またラッシュの周りにいる十三大隊の兵士達や重歩兵もラッシュほどではないが善戦していた。敵が繰り出してきた槍を剣で払い、後ろにいた兵士がその隙に敵を屠る。
彼らは連携がとても精密だった。これは十五大隊が北の戦いで培った経験でありどう動けば相手が倒せ、どうすれば不利になるのか体験したからだ。重歩兵も敵が崩れたところを攻撃するか防御に徹すればよかった。
しかし、敵もそれに対して負けてはいなかった。
対するリューネリス軍が保有する傭兵隊も経験という観点で言えば様々な戦場を経験していたからだ。
中には参加して日が浅い者もいたが傭兵とは強くなければ成立しない。弱者などは存在せず、強兵といわれる部類の人間達だ。
そんな両軍の強兵達に紛れこの右翼で抜き出ているのが数人いる。現在中央で暴れているラッシュ。海賊の頭ビズ、水兵隊リエル。そして傭兵隊長ガーク・レンズだ。
「ぬおおおおおおおおおお!」
突如右翼に一部で大声が響いたと思ったら、王国兵数人が空を浮いていた。魔法とかではなく文字通り衝撃で空中に吹き飛ばされていたのだ。
「な、なんだあいつは!」
目の前の傭兵を相手にしていたラッシュは味方の王国兵を吹き飛ばしたと思われる人物を見るとそこには大剣を振り下ろした男がいた。
味方の兵士は少なからず鎧を着て体重が増えている。しかも近くにいるのは十五大隊だけではなく重歩兵隊もいるのだ。それを数人も吹き飛ばすなど並々ならぬ破壊力。

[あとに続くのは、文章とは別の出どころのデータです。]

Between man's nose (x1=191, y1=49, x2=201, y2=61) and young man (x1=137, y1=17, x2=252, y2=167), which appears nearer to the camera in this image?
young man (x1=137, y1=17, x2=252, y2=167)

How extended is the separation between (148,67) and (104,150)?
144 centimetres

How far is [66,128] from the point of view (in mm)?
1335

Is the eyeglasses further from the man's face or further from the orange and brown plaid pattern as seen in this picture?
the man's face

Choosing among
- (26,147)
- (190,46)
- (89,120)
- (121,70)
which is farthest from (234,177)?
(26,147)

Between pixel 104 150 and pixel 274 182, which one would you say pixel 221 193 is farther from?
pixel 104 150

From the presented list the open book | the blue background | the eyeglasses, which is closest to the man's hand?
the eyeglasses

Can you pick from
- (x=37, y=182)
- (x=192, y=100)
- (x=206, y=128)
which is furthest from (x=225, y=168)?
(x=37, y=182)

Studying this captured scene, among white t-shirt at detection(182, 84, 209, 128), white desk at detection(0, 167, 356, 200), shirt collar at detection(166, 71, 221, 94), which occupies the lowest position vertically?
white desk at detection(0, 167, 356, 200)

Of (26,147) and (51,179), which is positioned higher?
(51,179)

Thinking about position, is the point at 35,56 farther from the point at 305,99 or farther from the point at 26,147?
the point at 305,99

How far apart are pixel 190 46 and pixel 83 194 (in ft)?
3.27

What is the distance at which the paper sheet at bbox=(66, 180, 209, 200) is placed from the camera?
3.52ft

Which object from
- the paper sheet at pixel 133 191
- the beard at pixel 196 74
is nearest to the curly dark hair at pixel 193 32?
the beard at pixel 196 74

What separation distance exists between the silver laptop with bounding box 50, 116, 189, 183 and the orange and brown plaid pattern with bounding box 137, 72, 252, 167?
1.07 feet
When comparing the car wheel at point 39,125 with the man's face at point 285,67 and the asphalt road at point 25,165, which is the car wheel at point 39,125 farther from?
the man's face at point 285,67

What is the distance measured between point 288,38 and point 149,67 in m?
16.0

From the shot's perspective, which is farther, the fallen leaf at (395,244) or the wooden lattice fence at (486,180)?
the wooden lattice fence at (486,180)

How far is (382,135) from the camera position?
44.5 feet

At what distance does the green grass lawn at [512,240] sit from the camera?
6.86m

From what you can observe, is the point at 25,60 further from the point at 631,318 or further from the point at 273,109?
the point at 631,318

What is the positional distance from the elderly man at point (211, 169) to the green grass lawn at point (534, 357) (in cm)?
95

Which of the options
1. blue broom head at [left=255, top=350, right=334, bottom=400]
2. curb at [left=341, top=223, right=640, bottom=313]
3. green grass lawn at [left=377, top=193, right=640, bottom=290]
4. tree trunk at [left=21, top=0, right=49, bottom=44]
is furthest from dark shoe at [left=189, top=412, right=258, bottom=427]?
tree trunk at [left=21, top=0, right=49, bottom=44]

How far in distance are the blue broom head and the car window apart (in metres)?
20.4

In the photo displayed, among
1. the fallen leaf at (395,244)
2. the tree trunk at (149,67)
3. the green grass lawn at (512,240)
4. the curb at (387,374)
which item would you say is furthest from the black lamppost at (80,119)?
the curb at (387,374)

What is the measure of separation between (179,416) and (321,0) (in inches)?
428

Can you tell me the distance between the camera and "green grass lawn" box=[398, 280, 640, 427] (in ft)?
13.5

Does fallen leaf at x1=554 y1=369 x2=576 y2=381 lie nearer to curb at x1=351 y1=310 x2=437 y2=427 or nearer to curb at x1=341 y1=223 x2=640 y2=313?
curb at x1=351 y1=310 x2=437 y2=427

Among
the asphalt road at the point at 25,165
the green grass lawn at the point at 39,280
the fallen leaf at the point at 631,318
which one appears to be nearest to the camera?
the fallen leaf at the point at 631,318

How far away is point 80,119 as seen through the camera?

あの敵を相手できるのは自分しかいないだろうと考える。だからできればすぐに正面に行きたい。しかし間には多くの味方と敵が入り混じり、ラッシュのことを部隊長と分かって先ほどから何人もの敵兵が襲ってくる。
このままずっとあちらにいけなければ多くの兵士がやられる。歯噛みをしながらどうしようかと考えていた時、目の端に一瞬銀色の髪が見えたような気がした。
こんな多くの兵士達がいる中で見えるはずもないと思いつつも、ラッシュは先ほどの考えの間違いに気がつく。

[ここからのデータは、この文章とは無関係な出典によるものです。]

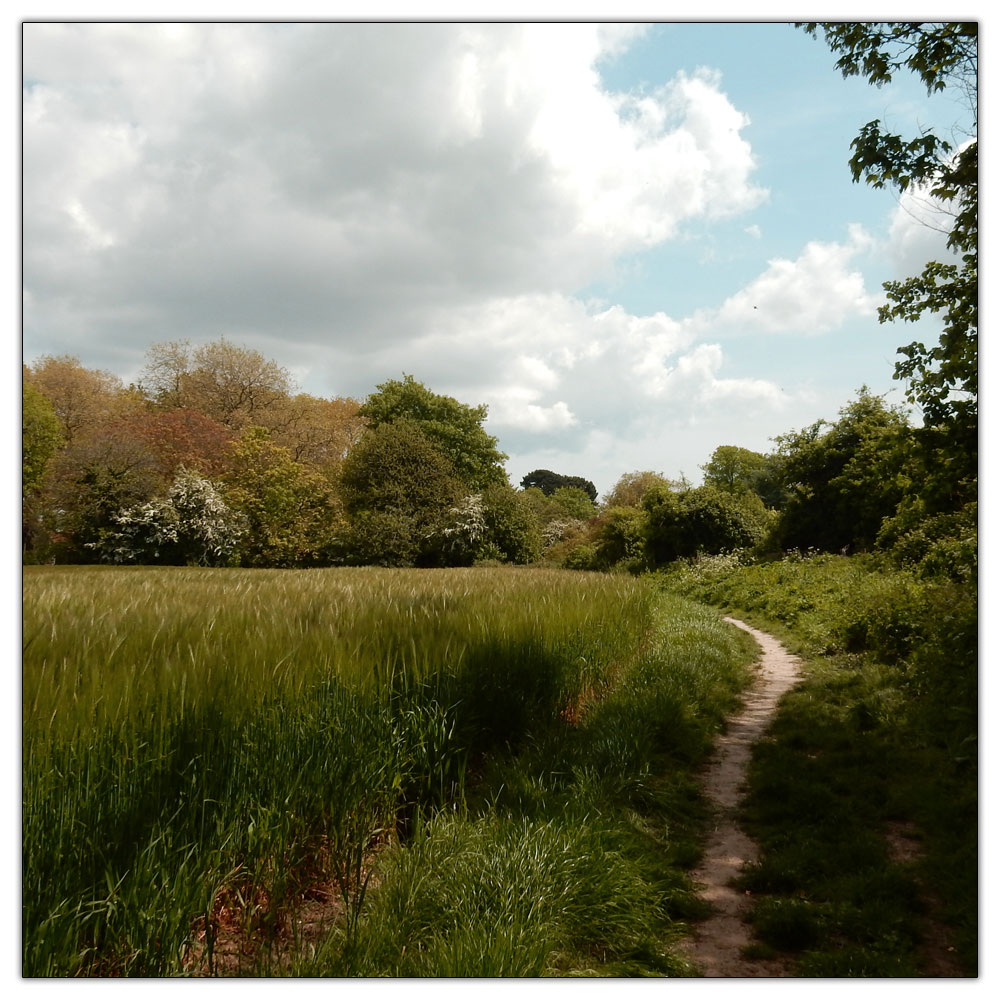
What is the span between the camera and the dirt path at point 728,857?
9.00 feet

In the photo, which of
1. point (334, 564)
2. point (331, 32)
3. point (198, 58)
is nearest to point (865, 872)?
point (331, 32)

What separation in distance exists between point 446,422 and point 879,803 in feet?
54.2

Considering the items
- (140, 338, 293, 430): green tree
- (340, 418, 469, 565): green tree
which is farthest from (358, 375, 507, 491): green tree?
(140, 338, 293, 430): green tree

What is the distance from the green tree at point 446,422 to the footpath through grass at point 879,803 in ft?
40.9

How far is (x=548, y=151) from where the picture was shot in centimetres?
402

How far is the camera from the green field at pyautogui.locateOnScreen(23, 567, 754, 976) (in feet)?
7.11

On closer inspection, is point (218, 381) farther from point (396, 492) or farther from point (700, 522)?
point (700, 522)

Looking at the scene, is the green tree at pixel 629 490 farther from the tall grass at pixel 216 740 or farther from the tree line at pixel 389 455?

今この戦場にあの敵を倒せる人物はもう一人、あの小さな隊長だ。
それならば自分がすることは決まった。こちらの戦線を維持しいち早く敵を瓦解すればいい。
「おらおらおら!どんどん行くぞ!」
ラッシュは先ほど以上に斧を振り回し前進していく。
「調子に乗るんじゃねえぞそこの巨漢よぉ!」
暴れていたラッシュの目の前に一人の男が叫びながら攻撃してきた。しかも何かしらの魔法を使ったのか水の刃が飛んでくる。それは前にいた味方をも巻き込み飛んできた。
「うぉ!」
だからこそ死角になり前進が止まる。
「誰だよ!味方もろとも攻撃してきた奴は!」
「俺だぁ!さっきからやりたいほう題しやがってぇ!でもこの俺様、海賊の頭ビズ・テンレ様が来たからにはすぐにはやらせねぇぞ?」
「はん、頭のご登場かよ。ならお前を倒してさっさと帰るとするかな!俺の名は王国軍第十三大隊所属のラッシュ・ガーリネックだ!冥土の土産に覚えとけ!」
ラッシュとビズは名乗りを上げた後ぶつかり合い、死闘を始めたのであった。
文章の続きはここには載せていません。